_Extrait de page:_
::::::::

L’administration pénitentiaire veut tuer un film racontant le déménagement d’une vieille prison vers un centre déshumanisé.


Rue89 - 18 octobre 2011 - Augustin Scalbert

Depuis le mois de mars, le documentaire « Le Déménagement », de Catherine Rechard, est en attente de diffusion sur France 3 Bretagne. Ce beau film de 54 minutes raconte le déménagement, début 2010, des prisonniers de la vieille maison d’arrêt Jacques-Cartier, à Rennes, vers un centre de détention situé en périphérie de la ville.

Tous les détenus interrogés avaient bien sûr accepté d’être filmés. Et, aussi, d’apparaître à visage découvert dans le documentaire. Conformément à la loi. Mais l’administration pénitentiaire refuse que le film soit diffusé ainsi, et demande que leurs visages soient floutés. Avec des arguments ubuesques. La réalisatrice et la production s’opposent au floutage, ainsi que France 3, qui a peur de braver le pouvoir en passant outre.

Seules les projections en salle sont autorisées

Depuis six mois, cette affaire choque le petit monde judiciaire, ainsi que le rare public qui a pu voir le film. Au compte-gouttes, car seules les projections en salles sont autorisées.

On a enfin pu comprendre, mercredi 12 octobre, de quoi il en retournait, lors d’un extraordinaire débat organisé par l’Association de la presse judiciaire à la maison du barreau de Paris, après une projection du film.

Extraordinaire par les interventions successives, sur l’estrade et depuis la salle, qui ont permis de comprendre les véritables raisons de cette censure. Elles sont politiques.

Dans le mauvais rôle, Alain Jego, directeur interrégional des services pénitentiaires, dépêché au dernier moment de Lille sur instruction de sa hiérarchie (le ministère de la Justice).

Il a redit les raisons du blocage : l’article 41 de la loi pénitentiaire de 2009, qui régit les conditions de diffusion d’images ou de sons pouvant permettre l’identification d’un détenu. Il stipule aussi, et c’est une nouveauté de 2009, que l’administration peut s’opposer à cette diffusion dans quatre cas.

« Les condamnés ont le droit à l’oubli », donc au floutage

Selon Jego, c’est le dernier, prévoyant une restriction « nécessaire [...] à la réinsertion de la personne concernée », qui s’applique en l’espèce. « Les condamnés ont le droit à l’oubli », justifie-t-il. « Mais c’est à eux de le décider, par à vous ! » lui répond le réalisateur Rémi Lainé depuis le premier rang. « Vous retirez leur dernier libre-arbitre aux détenus », dit quelqu’un d’autre. La question du droit à l’oubli, cruciale, n’est pas mentionnée dans les restrictions de la loi.

Diaporama "Le déménagement", Catherine Rechard/Candela Productions.

Les réponses du représentant de la Pénitentiaire ne convainquent personne. Plusieurs fois, la même question revient : « Comment justifiez-vous cette décision ? »

::::::::

_Données affichées:_
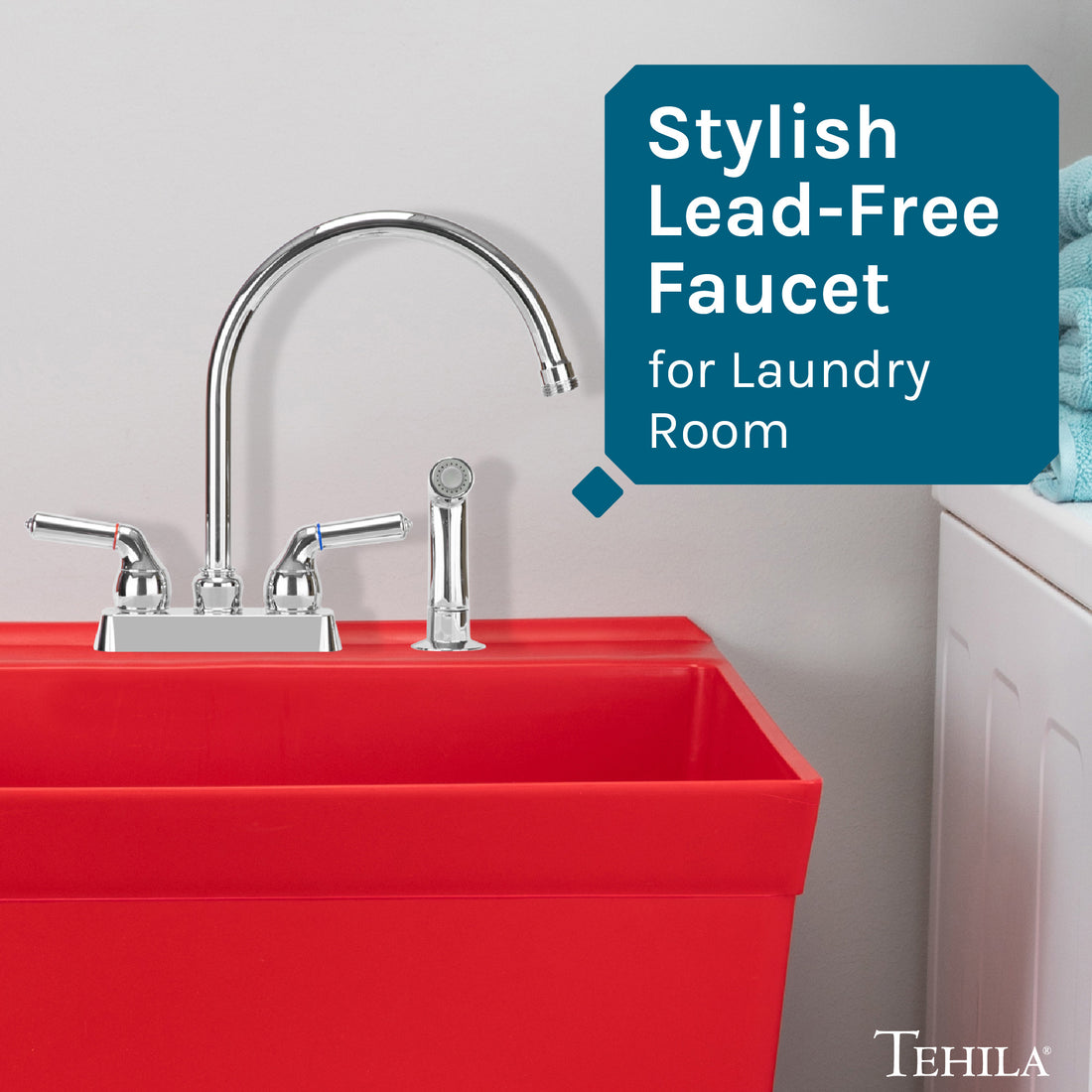 Stylish Lead-Free Faucet
for Laundry Room

TEHILA®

::::::::

_Consignes:_
**1)** D'après l'article sur le documentaire « Le Déménagement », combien de minutes dure ce film ?
**2)** Poursuivez l'article sur le documentaire « Le Déménagement » à la suite de sa dernière phrase.

_Réponses:_
**1)** Le film dure 54 minutes.

**2)**
Assis sur l’estrade non loin du haut-fonctionnaire, le cinéaste Jean-Xavier de Lestrade remarque que « la réinsertion, c’est aussi l’identité, le droit à la parole », ajoutant :

« J’ai l’impression que les réalisateurs connaissent mieux la réalité des détenus que vous. »

« Vous voulez flouter pour qu’ils apparaissent comme dangereux »

Dans le public, le chroniqueur judiciaire du Figaro, Stéphane Durand-Souffland, prononce à l’adresse d’Alain Jego une phrase qui suscite un brouhaha d’approbation dans la salle. Pour lui, cette censure est aussi idéologique :

« Si vous voulez flouter les gens à la télévision, c’est parce que cela les fait apparaître comme des gens dangereux. »

Le film de Catherine Rechard montre au contraire des détenus très humains, avec leurs cassures, leur sensibilité, leur intelligence ou leur niaiserie, parfois. Jamais la raison de leur condamnation n’est évoquée.

Le haut-fonctionnaire n’en démordra pas. Plus tard, avant de reprendre son train vers Lille, il ira jusqu’à dire que « la prison n’est pas un contexte où un détenu peut avoir son libre-arbitre ».

Mais c’est sans doute une autre phrase d’Alain Jego qui justifie le mieux cette censure. Sa réponse à une question sur l’autorisation de diffusion en salles, et pas à la télé :

« Cent cinquante personnes, ça n’a pas le même retentissement que cinq millions. »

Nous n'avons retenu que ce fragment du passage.